TASK MATERIAL =>
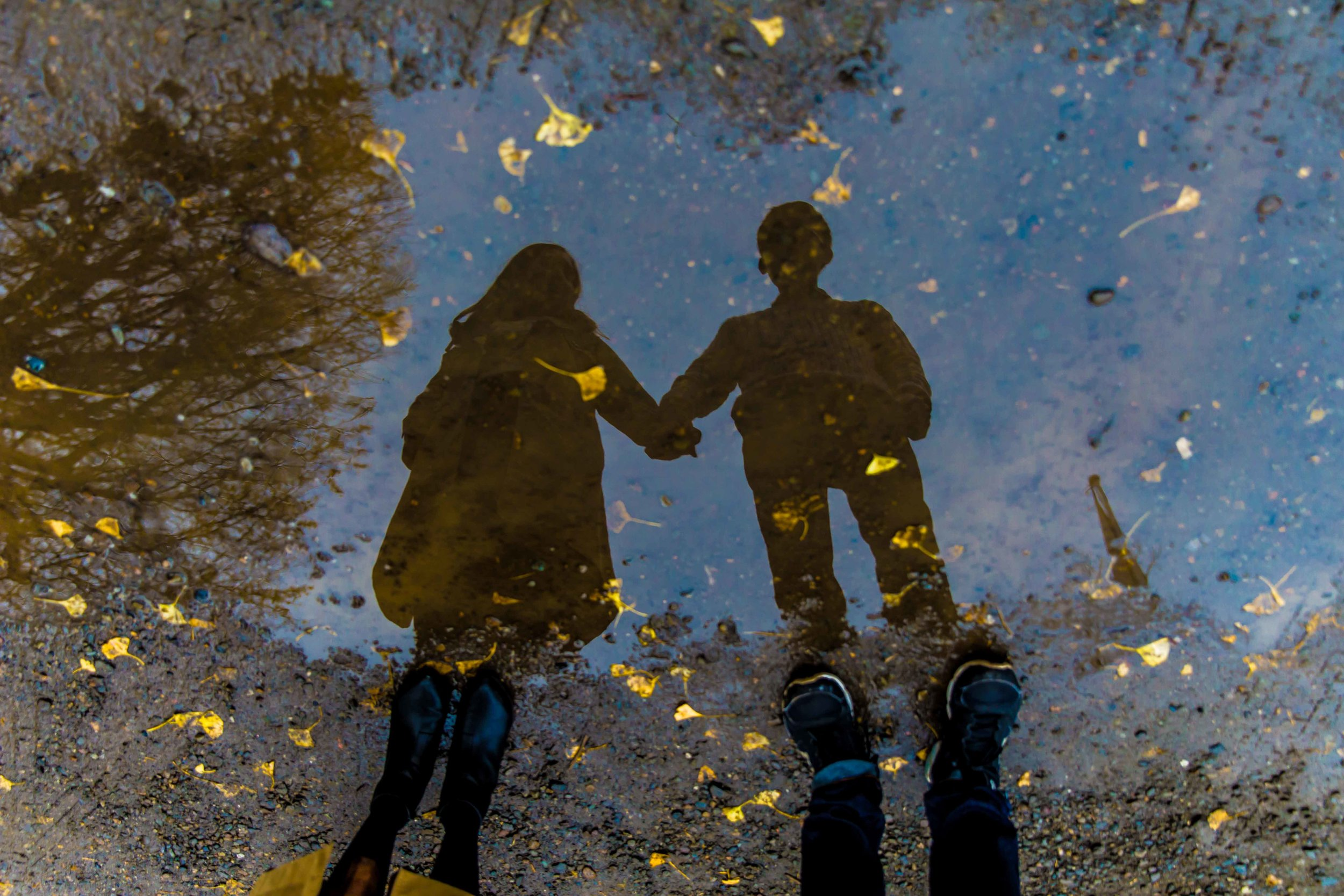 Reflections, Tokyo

==

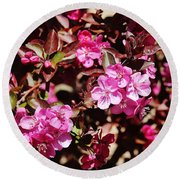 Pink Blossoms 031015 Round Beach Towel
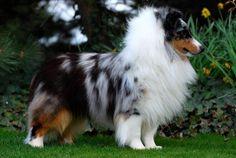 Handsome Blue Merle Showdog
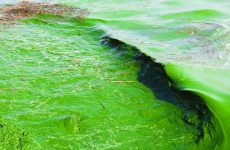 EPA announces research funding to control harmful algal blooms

...

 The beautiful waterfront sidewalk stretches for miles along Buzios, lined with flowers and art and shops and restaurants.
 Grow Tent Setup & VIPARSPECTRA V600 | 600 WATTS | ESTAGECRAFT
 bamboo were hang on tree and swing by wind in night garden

AIM OF THE TASK => Take the material above from the line containing "Pink Blossoms 031015 Round Beach Towel" up to and including the line containing "EPA announces research" and retype it exactly, without any pictures.

EXERCISE ANSWER =>
 Pink Blossoms 031015 Round Beach Towel
 Handsome Blue Merle Showdog
 EPA announces research funding to control harmful algal blooms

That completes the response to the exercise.